Display machine information for reproducibility:

sessionInfo()

Q1. Git/GitHub

No handwritten homework reports are accepted for this course. We work with Git and GitHub. Efficient and abundant use of Git, e.g., frequent and well-documented commits, is an important criterion for grading your homework.

  1. Apply for the Student Developer Pack at GitHub using your UCLA email.

  2. Create a private repository biostat-203b-2021-winter and add Hua-Zhou, Chris-German and ElvisCuiHan as your collaborators with write permission.

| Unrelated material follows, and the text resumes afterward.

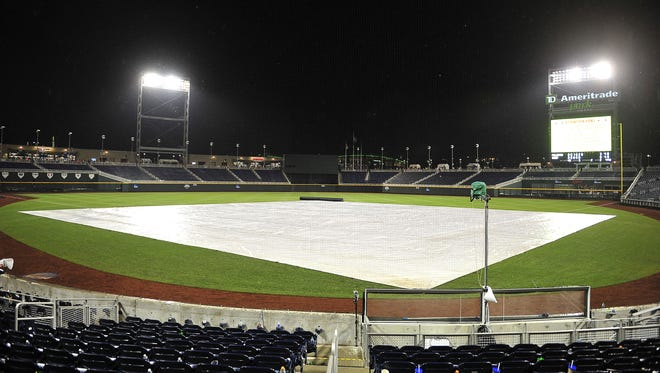 The tarp covers the infield during a weather delay in the Vanderbilt vs. Cal State Fullerton College World Series game at TD Ameritrade Park on Sunday night.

  3. Top directories of the repository should be hw1, hw2, … Maintain two branches master and develop. The develop branch will be your main playground, the place where you develop solution (code) to homework problems and write up report. The master branch will be your presentation area. Submit your homework files (R markdown file Rmd, html file converted from R markdown, all code and data sets to reproduce results) in master branch.

  4. After each homework due date, teaching assistant and instructor will check out your master branch for grading. Tag each of your homework submissions with tag names hw1, hw2, … Tagging time will be used as your submission time. That means if you tag your hw1 submission after deadline, penalty points will be deducted for late submission.

  5. After this course, you can make this repository public and use it to demonstrate your skill sets on job market.

Q2. Linux Shell Commands

  1. This exercise (and later in this course) uses the MIMIC-IV data, a freely accessible critical care database developed by the MIT Lab for Computational Physiology. Follow the instructions at https://mimic-iv.mit.edu/docs/access/ to (1) complete the CITI Data or Specimens Only Research course and (2) obtain the PhysioNet credential for using the MIMIC-IV data. Display the verification links to your completion report and completion certificate here. (Hint: The CITI training takes a couple hours and the PhysioNet credentialing takes a couple days; do not leave it to the last minute.)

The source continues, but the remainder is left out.